"A complex and contradictory figure whose works cannot be neatly categorized in stylistic terms" – so Finnish composer Kalevi Aho has described his countryman Einojuhani Rautavaara (b. 1928). This new Catalyst CD demonstrates Rautavaara's diversity well. It opens with the composer's best-known work, the Cantus Arcticus, or "Concerto for Birds and Orchestra." Perhaps a more accurate title would be "Concerto for Bird Voices and Orchestra, and it should be specified that the songs are on tape, lest performers and audiences anticipate a messily hazardous quarter-hour in the concert hall. Rautavaara takes the taped cries of wild birds from the arctic regions, speeds them up, slows them down, and supports them with a lush, sometimes almost Technicolor orchestral accompaniment. The effect is desolate and chilly in spite of the opulent colors – think of the northern lights. Cantus Arcticus can seem either gimmicky or profound depending on your mood.

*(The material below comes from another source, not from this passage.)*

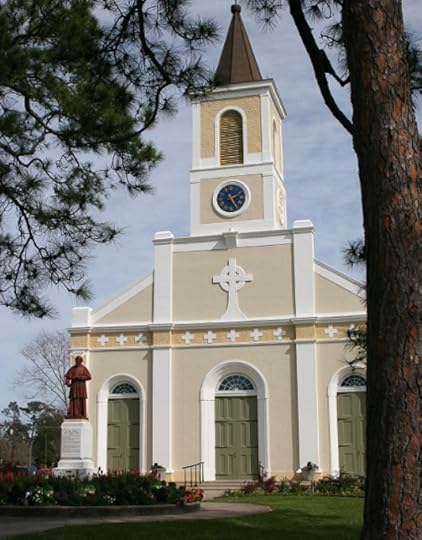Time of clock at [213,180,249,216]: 2:24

The other works on the Catalyst CD are less approachable. The single-movement symphony opens with a series of impressive, shattering crescendos, but the next thirty minutes are a dense landscape with few signposts. The string quartet is in three movements, and like the symphony, it moves within fairly narrow boundaries. Paradoxically, both works speak a more adventurous musical language than the Cantus Arcticus, but perhaps a less distinctive one.
The orchestral works were originally released on the Ondine label (BMG Classics has pulled off some creative licensing here); only the quartet has been newly-recorded. I don't know why Pommer and Leipzig have such an affinity for Finnish music, but they do, as is also demonstrated by their Aho disc on Ondine. Catalyst's presentation is extremely attractive.
If you pronounce the names of both of these composers well, it's better than having braces. Eero Hämeenniemi (b. 1951) is a new name to me, and I think that his Ondine CD is his first to be distributed in the United States. Even though he is more than twenty years younger than Rautavaara, Hämeenniemi's absolute music looks farther back – I was thinking of Alban Berg as I heard each of these three large works. The First Symphony (1982-83) is relatively brief and is based on a chord of two perfect fifths stacked upon each other and separated by a major third. The Second Symphony (1988) is in three movements and makes much use of solo instruments complementing and combatting the full orchestra. The Violin Concerto (1990-1991) also is in three movements and also pits soloists against each other, and against the orchestra. Hameeniemi's music is less distinctive than that of his Kalevi Aho and Aulis Sallinen, to name to other notable Finns, but I'm not ready to say that there's less to it just yet. This is the sort of difficult listening that CDs were made for.
As usual, Ondine's sound is clear and impactful, and the performances seem right, particularly given Hameeniemi's long-standing collaboration with this orchestra and conductor. The composer's notes are not especially helpful, but I gather from them that he's man who prefers to have his music speak for itself. For now at least, it doesn't.